What Is Day Trading and How Does It Work
What Is Day Trading and How Does It Work?
Day trading is the buying and selling (or selling and buying) of the same security during the same trading session to take small, frequent profits. Some day traders are discretionary traders, meaning they decide when to open and close trades based on current market conditions and intuition. Others are system traders who follow a predetermined set of rules to place trades. System traders often automate their strategies, allowing their computers to scan for, enter, manage, and close trades.
Unlike long-term investors who typically try to buy low and sell high, many day traders are just as likely to sell short. This means they sell high and buy low to profit from falling prices. While buy-and-hold investors tend to ride out market volatility by holding positions for the long term, day traders attempt to profit from it on a daily basis, going into and out of positions to exploit small price fluctuations. Because day traders rely on intraday price fluctuations and fast order execution, their chosen instruments typically trade under high volume (with good liquidity) and with substantial volatility.
What Are the Risks of Day Trading?
Day trading can be lucrative, but as with any type of investing, there are risks. One of the most significant risks for retail day traders is that they are competing against a stacked field of professionals who have the resources (e.g., speed, trading capital, technology, and software) to succeed. Without a level playing field, it can be difficult for retail traders to profit on a regular basis.
Another notable risk is that day traders often use leverage to enter positions, which means they can lose more than they risk on any given trade. This can be especially devastating with short trades—where the trader sells "high" in the hopes of buying to cover "low" at a profit—which have virtually unlimited risk since prices can continue to climb indefinitely. One more significant risk is being undercapitalized. Traders who don't have enough trading capital can burn through their accounts quickly, putting an early end to their day trading careers. What's more, traders who fund their accounts with anything but risk capital stand to lose more than their trading accounts.

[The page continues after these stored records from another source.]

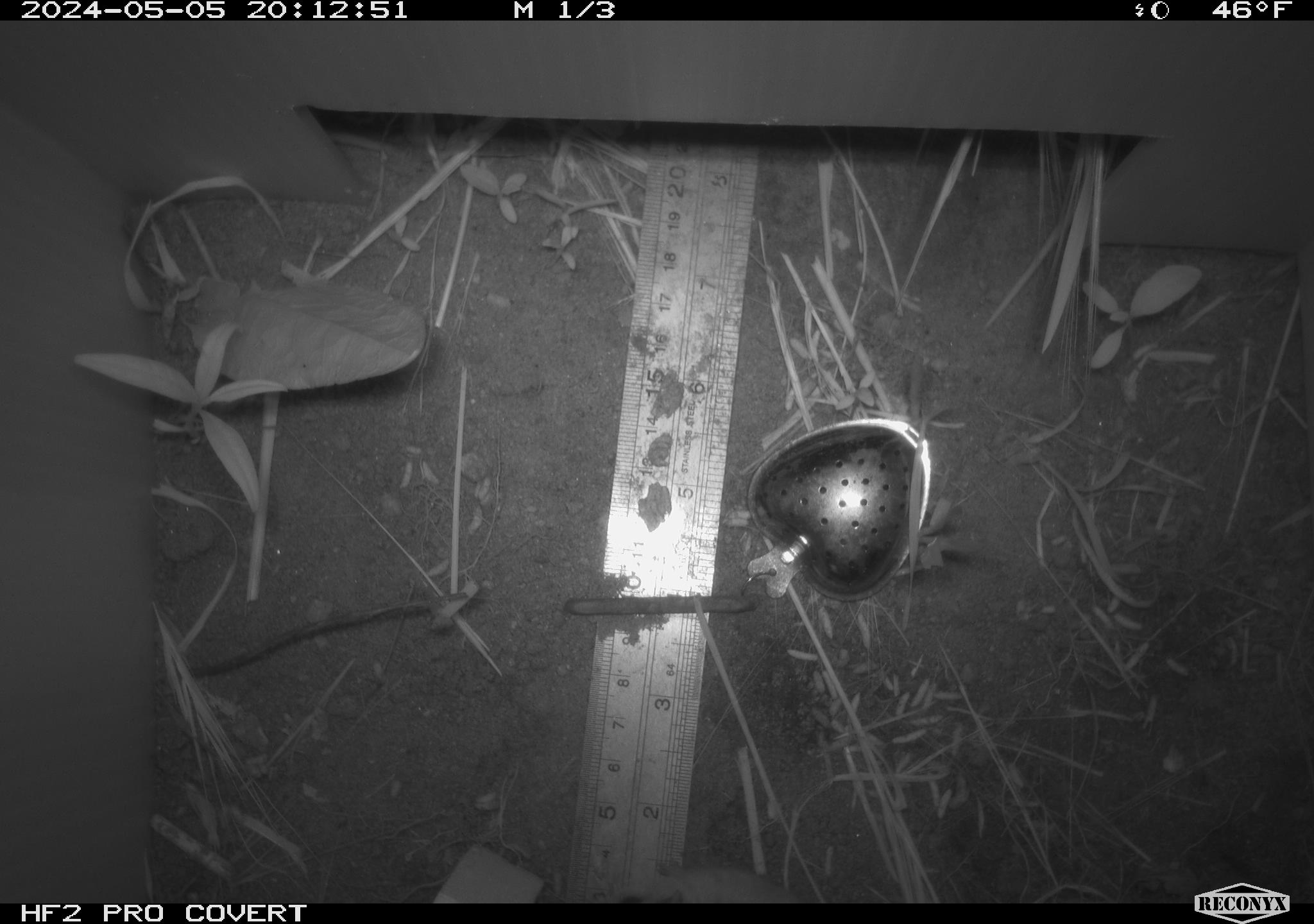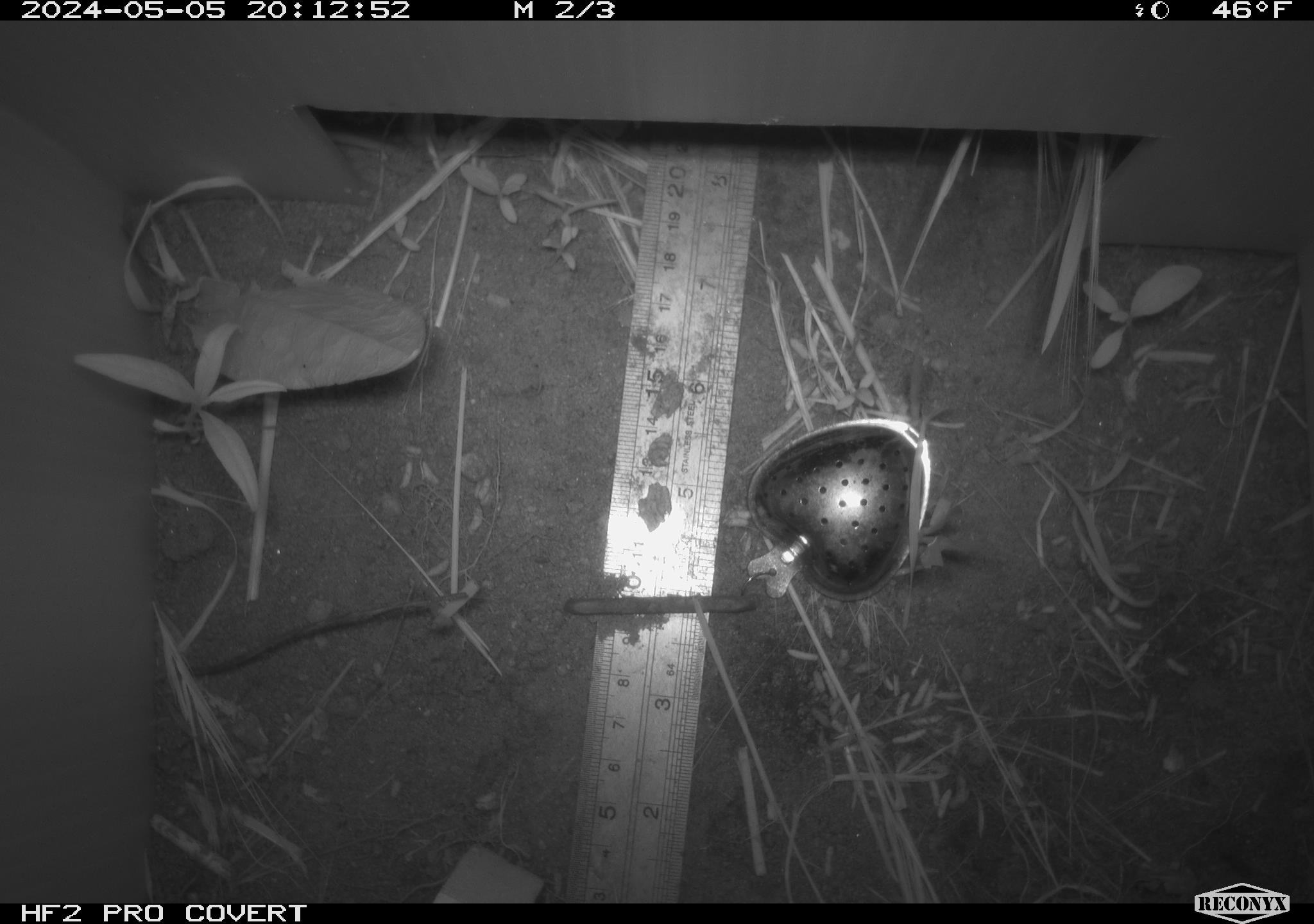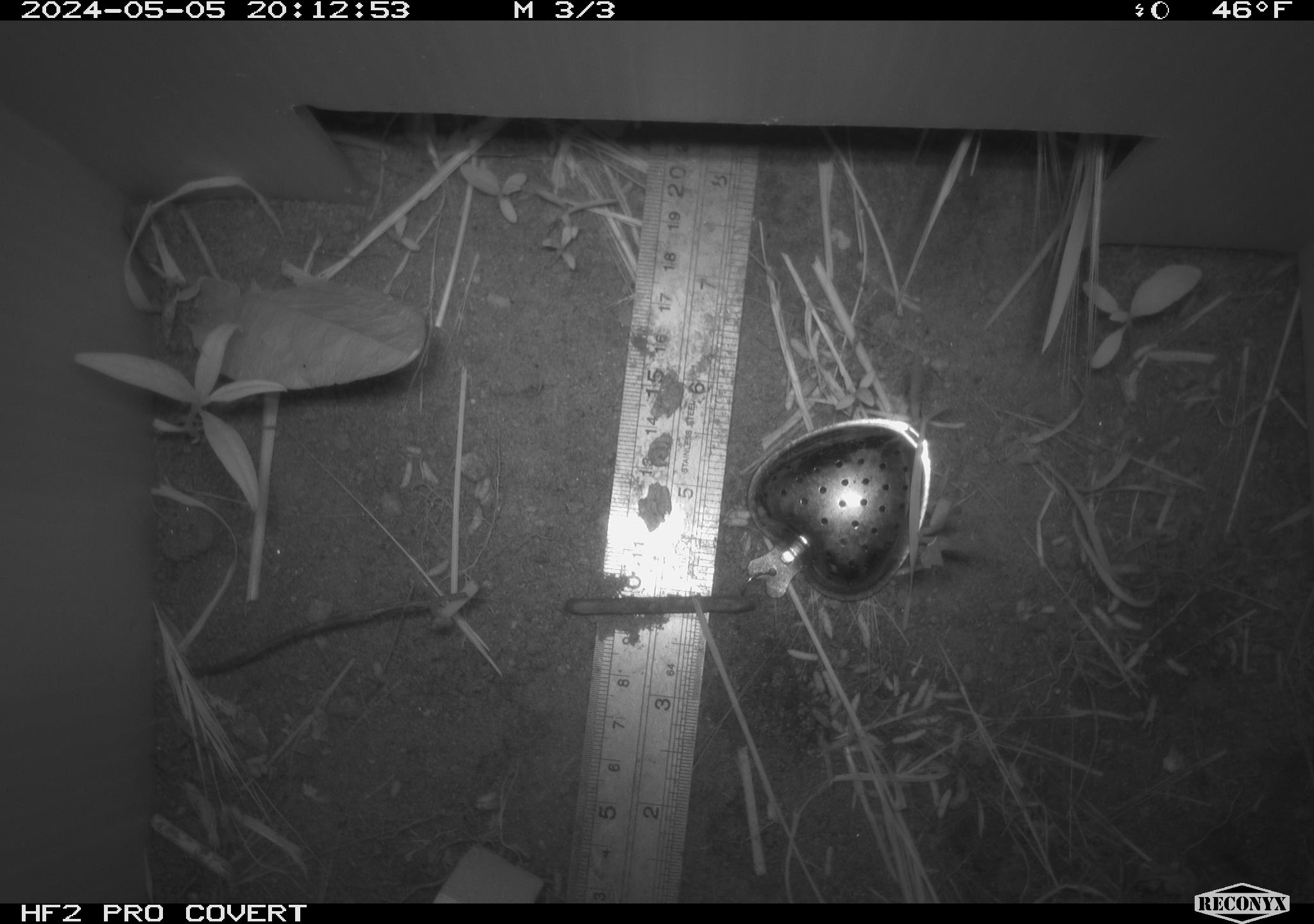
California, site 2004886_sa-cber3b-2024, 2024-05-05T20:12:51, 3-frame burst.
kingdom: Animalia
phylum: Chordata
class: Mammalia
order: Rodentia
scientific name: Rodentia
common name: mouse species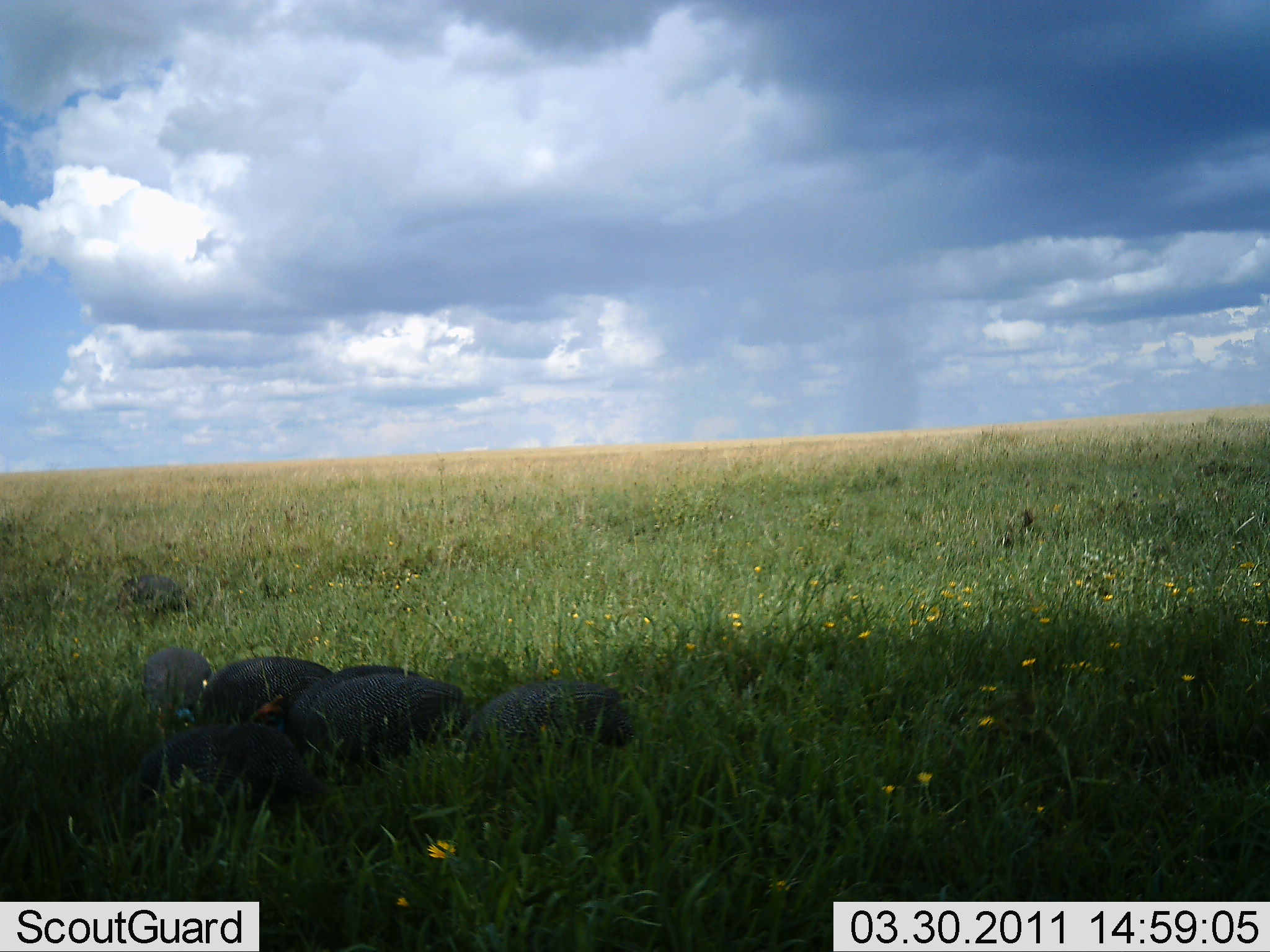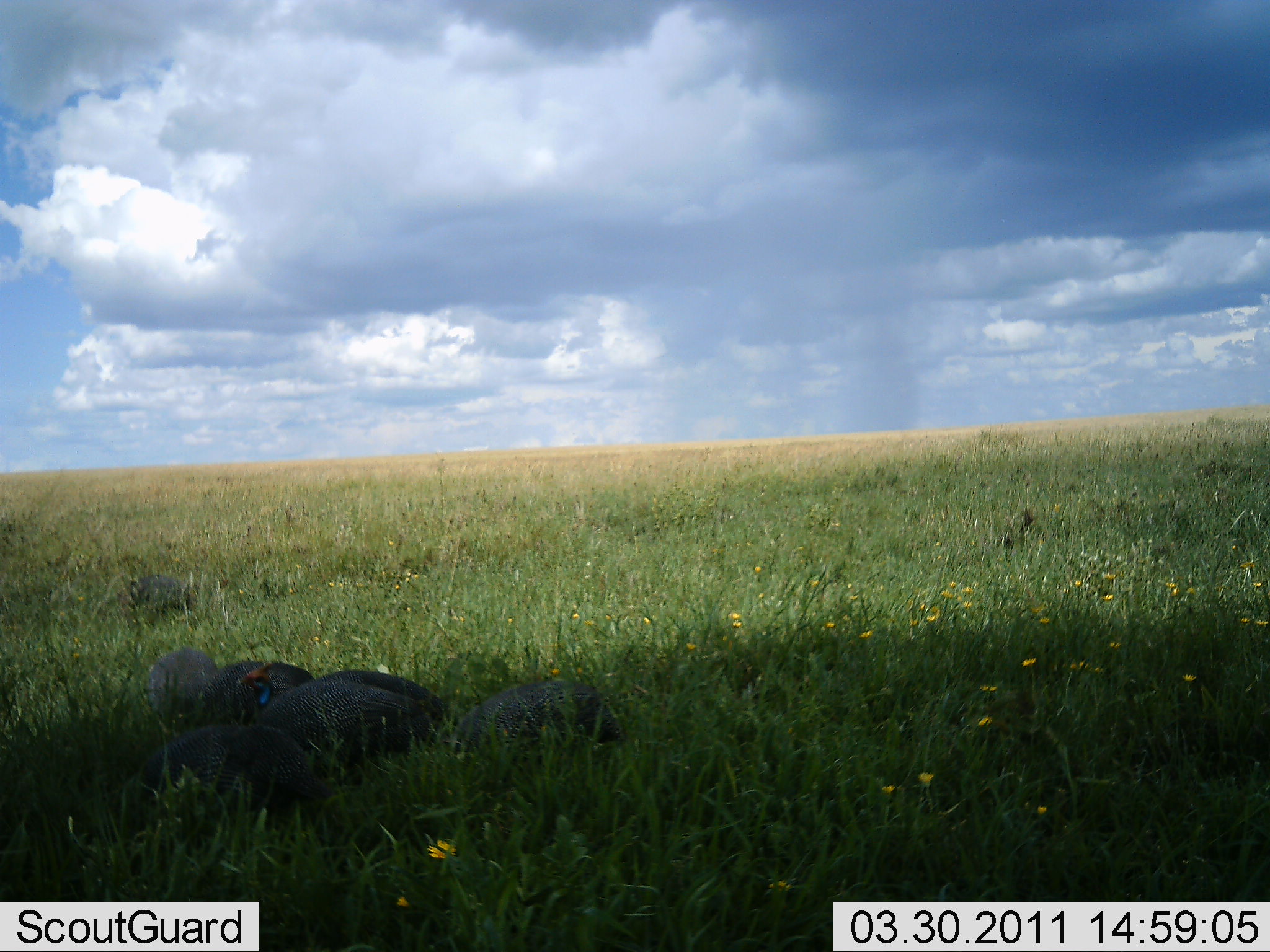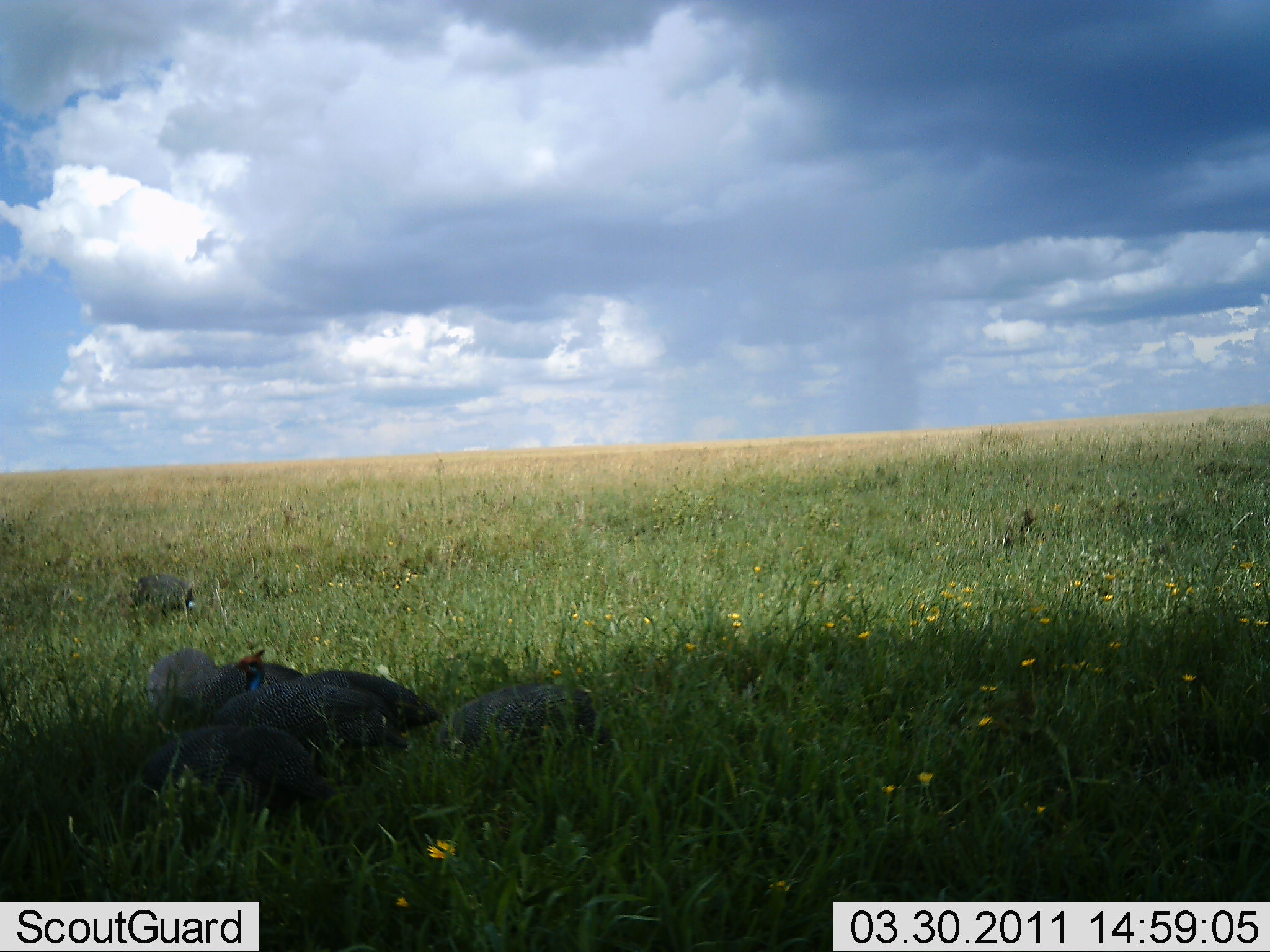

How Do You Start Day Trading?
If you decide that day trading is right for you, start by opening an account with a broker that offers paper trading (aka simulated or "sim" trading) so that you can practice trading before risking real money. Interactive Brokers, TradeStation, and Webull all offer simulated trading environments to help you hone your skills and try out new ideas. Be sure to practice your order-entry skills to minimize the risk of making costly errors when placing trades—for example, hitting the buy button when you meant to sell. Also, take the time to learn the platform's features so you can take full advantage of them when real trading starts.
While you're practicing and learning how to use the platform, you can develop and fine-tune your trading plan. Before risking real money, you should have a written trading plan that you can review before every trading session. Be sure to evaluate your trades at the end of every session so you can keep track of what's working, and what's not. Keep in mind that markets change over time. A day trading plan that works today may not be as profitable next year or even next month, so you have to continually evaluate and adapt your plan.
When you begin trading with real money, start small. Once you have more experience (and a proven track record), you can trade larger positions.